_Task requirements:_
Each and every line below goes into your answer unchanged, but leave out the images.

[Short descriptive text snippets]
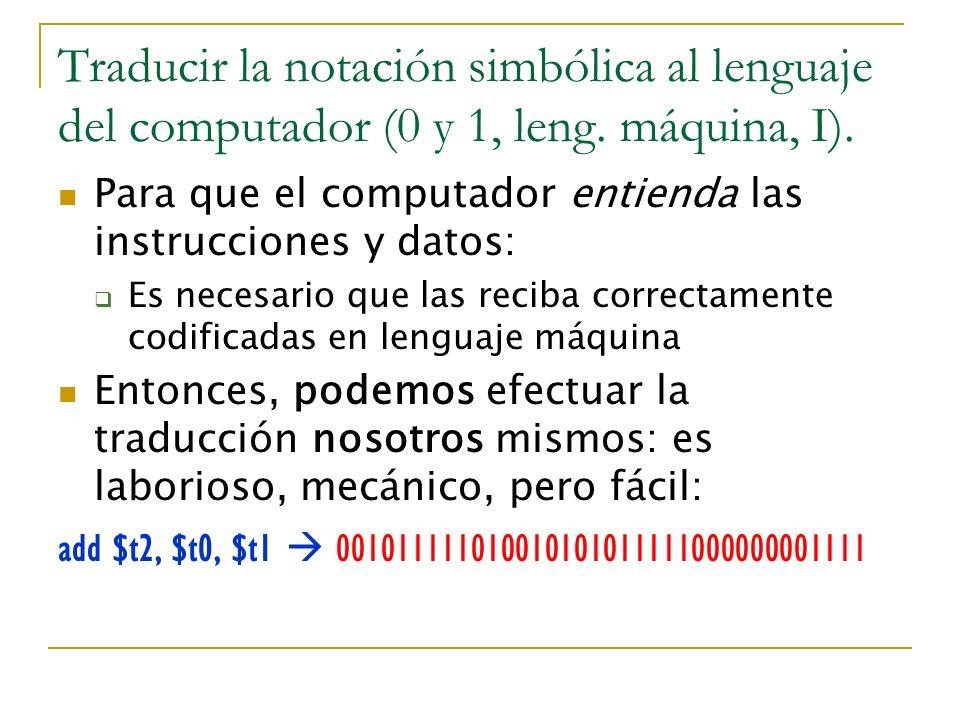 Traducir la notación simbólica al lenguaje del computador (0 y 1, leng. máquina, I). Para que el computador entienda las instrucciones y datos: Es nec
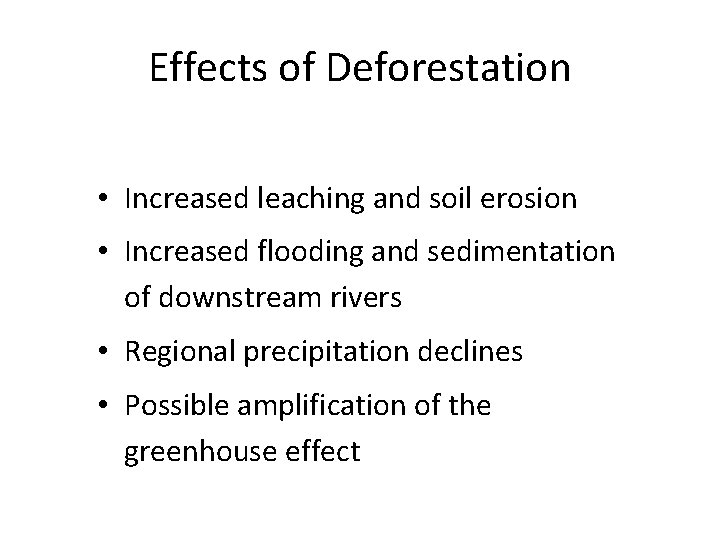 Effects of Deforestation • Increased leaching and soil erosion • Increased flooding and sedimentation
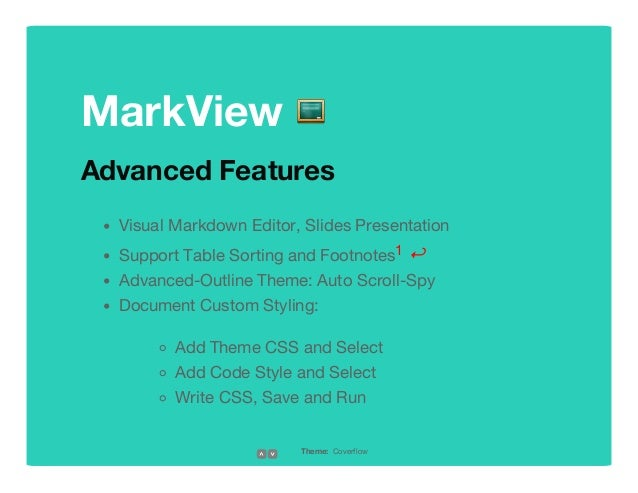 MarkView   Advanced  Features Visual Markdown Editor, Slides Presentation Support Table Sorting and Footnotes1 ↩ Advanced-...
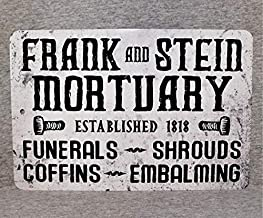 TiuKiu Metal Sign Frank and Stein Mortuary Funerals Coffins Shrouds Embalming Mortician Death Horror Dead Morgue Frankenstein Science
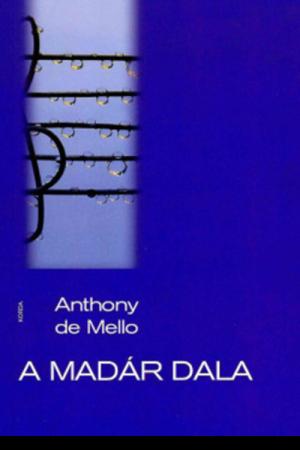 A madár dala - Anthony de Mello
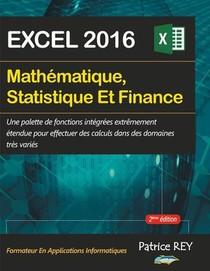 Mathematique, Statistique Et Finance (2eme Edition) : Avec Excel 2016 (2e Edition)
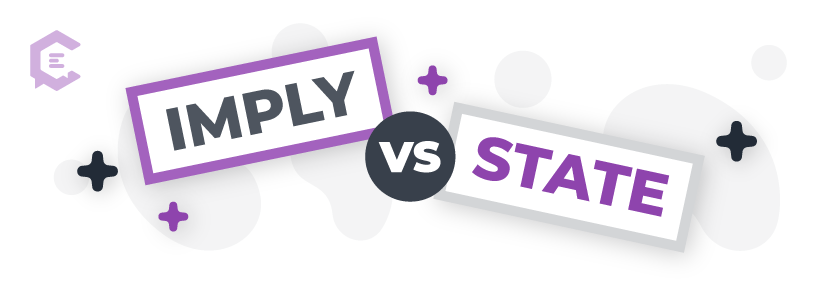 Imply vs. state: Definitions, usage examples, and more to help you get it right.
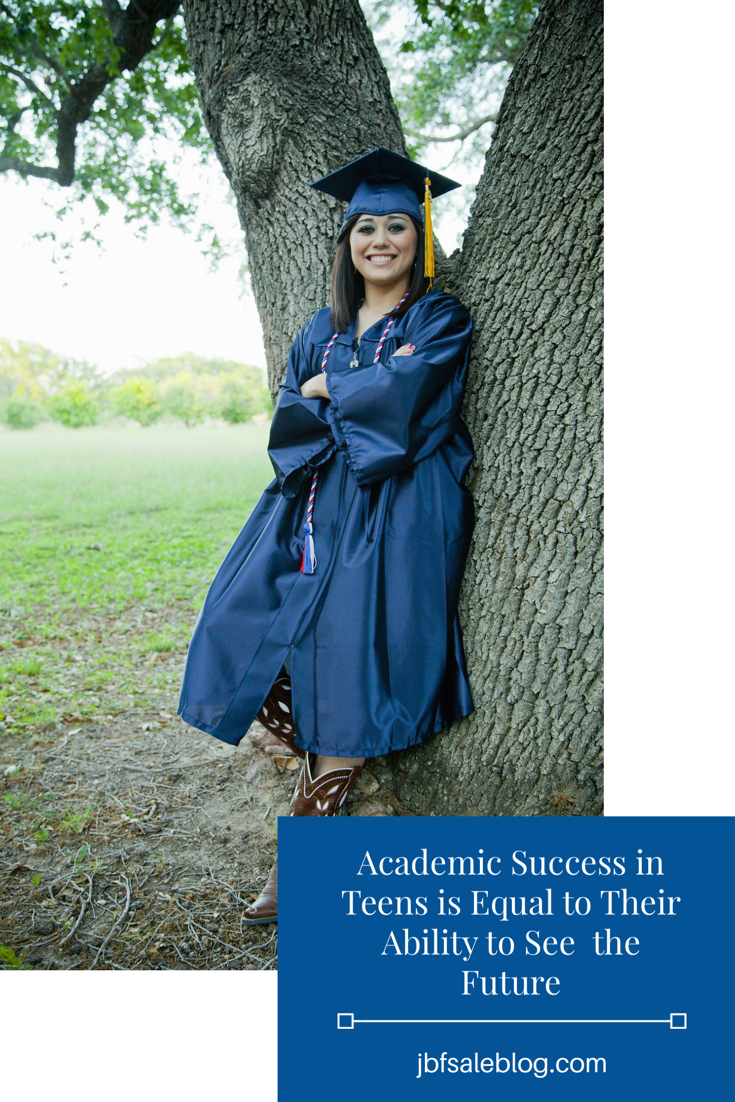 Academic Success in Teens is Equal to Their Ability to See the Future | graduation | school success | teen education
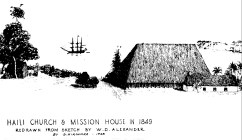 Haili_Church_and_Mission_House-1849-Hironaka-1928-NPS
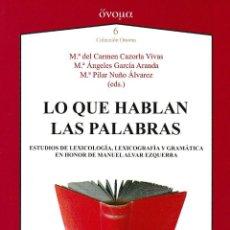 Libros: LO QUE HABLAN LAS PALABRAS (HOMENAJE A MANUEL ALVAR EZQUERRA) AXAC EDITORIAL 2019. Lote 190358083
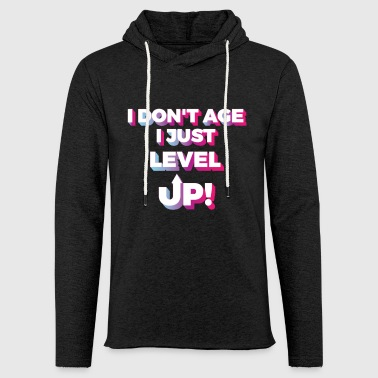Awesome & Trendy Tshirt Designs I don t age - Light Unisex Sweatshirt Hoodie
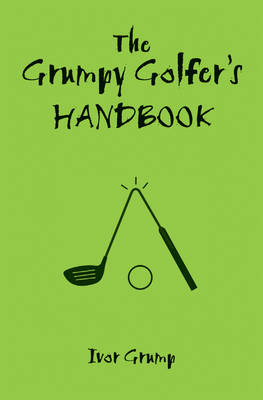 The Grumpy Golfer's Handbook by Ivor Grump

_Answer section:_
 Traducir la notación simbólica al lenguaje del computador (0 y 1, leng. máquina, I). Para que el computador entienda las instrucciones y datos: Es nec
 Effects of Deforestation • Increased leaching and soil erosion • Increased flooding and sedimentation
 MarkView   Advanced  Features Visual Markdown Editor, Slides Presentation Support Table Sorting and Footnotes1 ↩ Advanced-...
 TiuKiu Metal Sign Frank and Stein Mortuary Funerals Coffins Shrouds Embalming Mortician Death Horror Dead Morgue Frankenstein Science
 A madár dala - Anthony de Mello
 Mathematique, Statistique Et Finance (2eme Edition) : Avec Excel 2016 (2e Edition)
 Imply vs. state: Definitions, usage examples, and more to help you get it right.
 Academic Success in Teens is Equal to Their Ability to See the Future | graduation | school success | teen education
 Haili_Church_and_Mission_House-1849-Hironaka-1928-NPS
 Libros: LO QUE HABLAN LAS PALABRAS (HOMENAJE A MANUEL ALVAR EZQUERRA) AXAC EDITORIAL 2019. Lote 190358083
Awesome & Trendy Tshirt Designs I don t age - Light Unisex Sweatshirt Hoodie
 The Grumpy Golfer's Handbook by Ivor Grump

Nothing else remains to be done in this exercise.